((

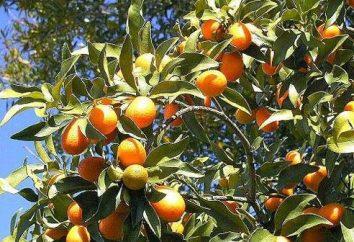 Przydatne właściwości kumkwat: wszechstronny owoce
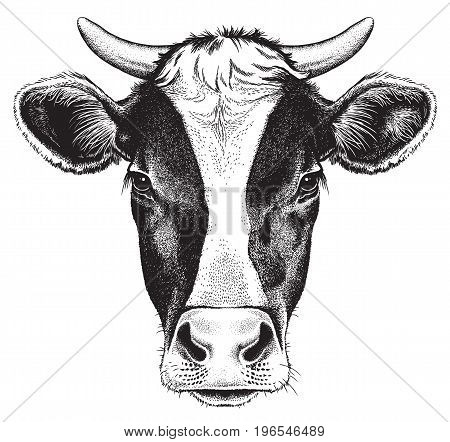 Black and white sketch of a cow's face. Vector portrait.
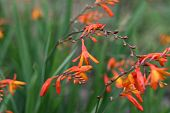image of crocosmia  - Close up of an orange Crocosmia in bloom - JPG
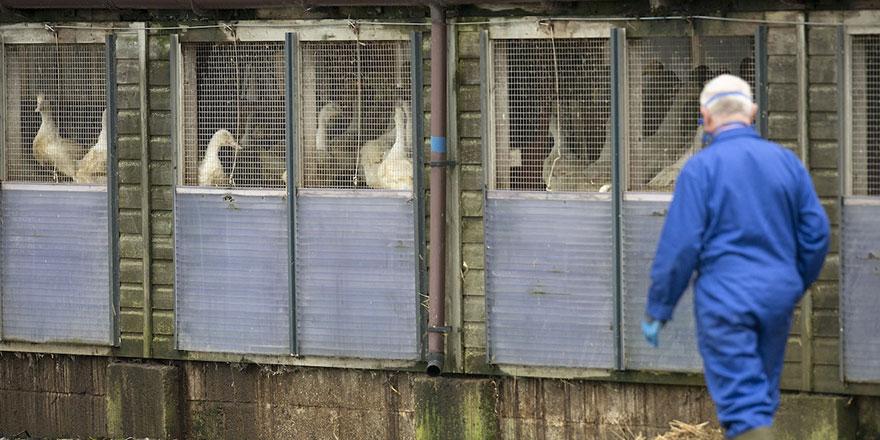 Kazakistan'da Rusya ile sınır 7 kentte kuş gribi tespit edildi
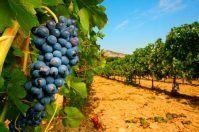 La vendemmia in Puglia, un periodo unico tra cultura e tradizione
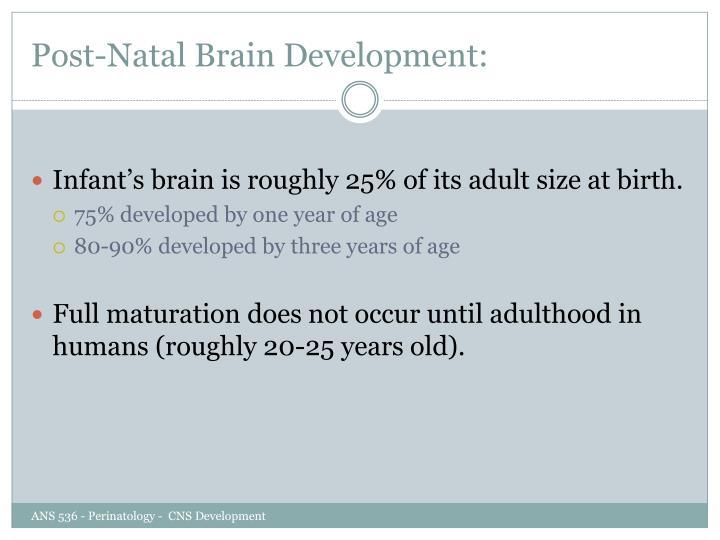 Post-Natal Brain Development:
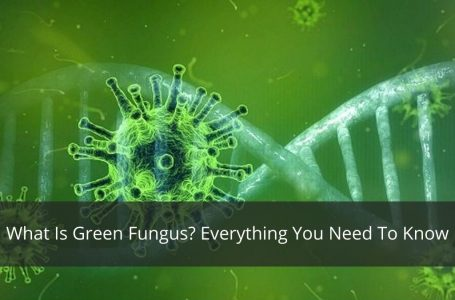 What Is Green Fungus? Everything You Need To Know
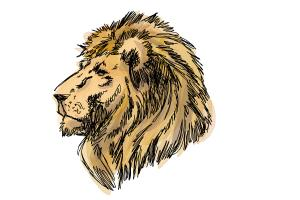 300x200 How To Draw A Lion Head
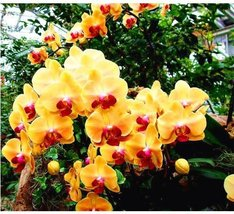 100Pcs/bag Phalaenopsis Yellow Red Orchid Plant Flower Seeds - $8.82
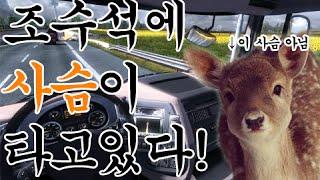 getlinkyoutube.com-견자희의 조수석엔 사슴이 타고있다
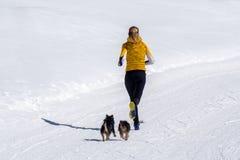 Muchacha que corre con los perros en la nieve Imagen de archivo libre de regalías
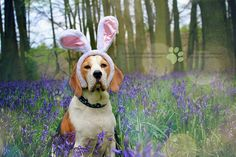 Happy Easter - Porthos Beagle at Bluebell Woods | Hertfordshire, England | Flickr - Photo Sharing!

))

- **Task goal**
Give back every entry word for word, and drop the pictures as you go.

- **Problem solution**
 Przydatne właściwości kumkwat: wszechstronny owoce
 Black and white sketch of a cow's face. Vector portrait.
image of crocosmia  - Close up of an orange Crocosmia in bloom - JPG
 Kazakistan'da Rusya ile sınır 7 kentte kuş gribi tespit edildi
 La vendemmia in Puglia, un periodo unico tra cultura e tradizione
 Post-Natal Brain Development:
 What Is Green Fungus? Everything You Need To Know
 300x200 How To Draw A Lion Head
 100Pcs/bag Phalaenopsis Yellow Red Orchid Plant Flower Seeds - $8.82
 getlinkyoutube.com-견자희의 조수석엔 사슴이 타고있다
 Muchacha que corre con los perros en la nieve Imagen de archivo libre de regalías
 Happy Easter - Porthos Beagle at Bluebell Woods | Hertfordshire, England | Flickr - Photo Sharing!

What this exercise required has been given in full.